▶ EXTRACTED DATA

────

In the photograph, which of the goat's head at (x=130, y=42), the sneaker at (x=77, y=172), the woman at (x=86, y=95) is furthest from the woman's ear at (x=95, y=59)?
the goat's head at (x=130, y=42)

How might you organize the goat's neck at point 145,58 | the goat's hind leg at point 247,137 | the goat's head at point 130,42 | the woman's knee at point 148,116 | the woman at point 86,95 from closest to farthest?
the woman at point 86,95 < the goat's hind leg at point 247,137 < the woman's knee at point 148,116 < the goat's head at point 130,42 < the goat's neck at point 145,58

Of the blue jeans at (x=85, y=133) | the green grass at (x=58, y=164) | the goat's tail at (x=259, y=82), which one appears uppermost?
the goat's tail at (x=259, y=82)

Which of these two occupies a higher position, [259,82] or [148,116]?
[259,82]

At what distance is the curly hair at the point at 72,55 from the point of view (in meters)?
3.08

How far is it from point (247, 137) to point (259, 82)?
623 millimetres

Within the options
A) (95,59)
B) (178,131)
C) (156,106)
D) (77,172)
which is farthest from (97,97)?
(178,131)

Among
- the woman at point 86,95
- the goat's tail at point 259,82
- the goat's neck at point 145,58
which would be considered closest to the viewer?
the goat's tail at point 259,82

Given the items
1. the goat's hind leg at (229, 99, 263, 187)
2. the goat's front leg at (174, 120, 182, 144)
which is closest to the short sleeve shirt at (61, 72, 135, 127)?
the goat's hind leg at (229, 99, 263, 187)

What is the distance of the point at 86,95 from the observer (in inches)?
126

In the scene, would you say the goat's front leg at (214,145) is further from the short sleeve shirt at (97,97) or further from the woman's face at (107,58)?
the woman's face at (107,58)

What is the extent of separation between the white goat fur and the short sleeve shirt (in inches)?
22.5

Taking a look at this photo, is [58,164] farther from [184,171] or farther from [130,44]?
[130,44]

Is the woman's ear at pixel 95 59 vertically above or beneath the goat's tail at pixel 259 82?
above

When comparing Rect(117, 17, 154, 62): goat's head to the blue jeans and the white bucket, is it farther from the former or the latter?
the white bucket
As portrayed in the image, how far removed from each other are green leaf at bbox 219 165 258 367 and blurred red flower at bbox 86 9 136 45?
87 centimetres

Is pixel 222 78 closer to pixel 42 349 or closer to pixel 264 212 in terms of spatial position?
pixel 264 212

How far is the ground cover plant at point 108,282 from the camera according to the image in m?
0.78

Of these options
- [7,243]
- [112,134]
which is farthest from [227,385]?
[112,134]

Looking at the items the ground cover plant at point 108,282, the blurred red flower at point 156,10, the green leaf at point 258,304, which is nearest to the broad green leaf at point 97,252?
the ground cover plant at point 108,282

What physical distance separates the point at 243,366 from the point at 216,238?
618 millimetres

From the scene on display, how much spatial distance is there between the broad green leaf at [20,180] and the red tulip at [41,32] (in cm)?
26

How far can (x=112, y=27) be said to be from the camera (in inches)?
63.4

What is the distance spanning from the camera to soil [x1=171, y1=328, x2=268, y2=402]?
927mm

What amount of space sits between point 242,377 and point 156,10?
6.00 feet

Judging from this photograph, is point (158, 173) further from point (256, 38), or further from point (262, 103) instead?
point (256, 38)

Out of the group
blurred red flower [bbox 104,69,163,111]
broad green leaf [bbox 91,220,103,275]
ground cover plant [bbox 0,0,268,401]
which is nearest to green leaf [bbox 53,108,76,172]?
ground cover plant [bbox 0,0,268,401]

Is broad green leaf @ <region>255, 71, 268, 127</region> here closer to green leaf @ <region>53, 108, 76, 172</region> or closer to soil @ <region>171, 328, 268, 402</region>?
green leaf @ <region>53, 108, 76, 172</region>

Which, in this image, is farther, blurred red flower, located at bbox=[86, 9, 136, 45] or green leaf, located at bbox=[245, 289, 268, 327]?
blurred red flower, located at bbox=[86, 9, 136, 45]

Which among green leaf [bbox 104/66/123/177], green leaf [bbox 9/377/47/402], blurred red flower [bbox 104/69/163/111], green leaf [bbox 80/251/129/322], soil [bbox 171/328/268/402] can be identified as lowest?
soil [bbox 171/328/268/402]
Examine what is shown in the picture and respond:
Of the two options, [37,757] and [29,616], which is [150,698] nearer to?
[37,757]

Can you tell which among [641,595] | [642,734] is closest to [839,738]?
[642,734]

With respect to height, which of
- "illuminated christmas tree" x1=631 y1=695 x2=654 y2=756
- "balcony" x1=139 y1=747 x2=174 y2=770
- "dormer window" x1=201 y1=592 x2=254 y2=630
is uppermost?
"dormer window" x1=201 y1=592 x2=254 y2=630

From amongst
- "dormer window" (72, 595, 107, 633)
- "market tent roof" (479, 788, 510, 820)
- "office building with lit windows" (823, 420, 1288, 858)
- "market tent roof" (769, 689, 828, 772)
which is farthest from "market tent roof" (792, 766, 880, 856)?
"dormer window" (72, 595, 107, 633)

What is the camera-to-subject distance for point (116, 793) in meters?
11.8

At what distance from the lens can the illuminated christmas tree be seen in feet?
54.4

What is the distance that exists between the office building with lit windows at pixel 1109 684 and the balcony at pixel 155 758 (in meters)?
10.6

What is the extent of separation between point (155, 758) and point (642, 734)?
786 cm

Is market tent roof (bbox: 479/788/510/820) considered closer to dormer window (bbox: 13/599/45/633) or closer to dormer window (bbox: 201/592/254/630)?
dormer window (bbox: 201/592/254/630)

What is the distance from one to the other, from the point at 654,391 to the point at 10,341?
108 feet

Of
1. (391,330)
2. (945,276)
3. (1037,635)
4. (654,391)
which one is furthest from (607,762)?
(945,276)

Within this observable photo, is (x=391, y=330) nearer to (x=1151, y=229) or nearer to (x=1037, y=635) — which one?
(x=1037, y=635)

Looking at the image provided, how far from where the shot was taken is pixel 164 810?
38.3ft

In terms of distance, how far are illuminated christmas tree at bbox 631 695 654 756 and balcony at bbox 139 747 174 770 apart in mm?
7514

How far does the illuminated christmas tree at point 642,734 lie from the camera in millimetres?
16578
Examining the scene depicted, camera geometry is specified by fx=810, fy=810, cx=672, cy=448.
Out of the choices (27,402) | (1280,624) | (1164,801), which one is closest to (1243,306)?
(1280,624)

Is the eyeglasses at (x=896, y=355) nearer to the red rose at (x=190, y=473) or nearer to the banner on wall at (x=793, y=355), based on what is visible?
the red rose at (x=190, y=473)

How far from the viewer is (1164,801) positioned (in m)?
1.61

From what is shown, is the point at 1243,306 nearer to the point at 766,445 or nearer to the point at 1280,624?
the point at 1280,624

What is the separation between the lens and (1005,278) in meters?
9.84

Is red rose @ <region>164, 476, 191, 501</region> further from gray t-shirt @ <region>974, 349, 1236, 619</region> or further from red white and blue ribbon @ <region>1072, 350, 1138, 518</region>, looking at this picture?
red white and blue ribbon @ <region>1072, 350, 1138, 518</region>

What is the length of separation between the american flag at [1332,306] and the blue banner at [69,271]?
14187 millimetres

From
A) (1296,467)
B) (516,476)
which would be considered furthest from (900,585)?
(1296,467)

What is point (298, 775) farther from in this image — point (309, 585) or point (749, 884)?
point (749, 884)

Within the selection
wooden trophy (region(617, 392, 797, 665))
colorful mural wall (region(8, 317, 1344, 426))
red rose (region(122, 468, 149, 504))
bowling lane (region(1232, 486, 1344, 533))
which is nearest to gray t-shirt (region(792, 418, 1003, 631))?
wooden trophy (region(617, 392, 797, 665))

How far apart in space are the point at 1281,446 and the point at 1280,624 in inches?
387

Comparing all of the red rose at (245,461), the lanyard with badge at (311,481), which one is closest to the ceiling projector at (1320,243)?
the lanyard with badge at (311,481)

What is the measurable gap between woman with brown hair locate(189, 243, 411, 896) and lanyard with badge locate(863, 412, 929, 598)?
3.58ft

────

▶ WORK TO BE COMPLETED
Find the line that contains "How far does" in the listing above. Retype it and every line after it up to the last, exactly, and nothing else.

▶ EXERCISE RESULT
How far does the illuminated christmas tree at point 642,734 lie from the camera in millimetres?
16578
Examining the scene depicted, camera geometry is specified by fx=810, fy=810, cx=672, cy=448.
Out of the choices (27,402) | (1280,624) | (1164,801), which one is closest to (1243,306)?
(1280,624)

Is the eyeglasses at (x=896, y=355) nearer to the red rose at (x=190, y=473) or nearer to the banner on wall at (x=793, y=355), based on what is visible?
the red rose at (x=190, y=473)

How far from the viewer is (1164,801) positioned (in m)?
1.61

From what is shown, is the point at 1243,306 nearer to the point at 766,445 or nearer to the point at 1280,624?
the point at 1280,624

What is the separation between the lens and (1005,278) in meters?
9.84

Is red rose @ <region>164, 476, 191, 501</region> further from gray t-shirt @ <region>974, 349, 1236, 619</region> or further from red white and blue ribbon @ <region>1072, 350, 1138, 518</region>, looking at this picture?
red white and blue ribbon @ <region>1072, 350, 1138, 518</region>

What is the length of separation between the american flag at [1332,306] and the blue banner at [69,271]?
14187 millimetres

From
A) (1296,467)
B) (516,476)
which would be considered furthest from (900,585)?
(1296,467)

What is point (298, 775) farther from in this image — point (309, 585) or point (749, 884)?
point (749, 884)

Within the selection
wooden trophy (region(617, 392, 797, 665))
colorful mural wall (region(8, 317, 1344, 426))
red rose (region(122, 468, 149, 504))
bowling lane (region(1232, 486, 1344, 533))
which is nearest to gray t-shirt (region(792, 418, 1003, 631))?
wooden trophy (region(617, 392, 797, 665))

How far apart in space are the point at 1281,446 and the point at 1280,624 in inches?
387

Comparing all of the red rose at (245,461), the lanyard with badge at (311,481), which one is closest to the ceiling projector at (1320,243)?
the lanyard with badge at (311,481)

What is the measurable gap between woman with brown hair locate(189, 243, 411, 896) and lanyard with badge locate(863, 412, 929, 598)?
3.58ft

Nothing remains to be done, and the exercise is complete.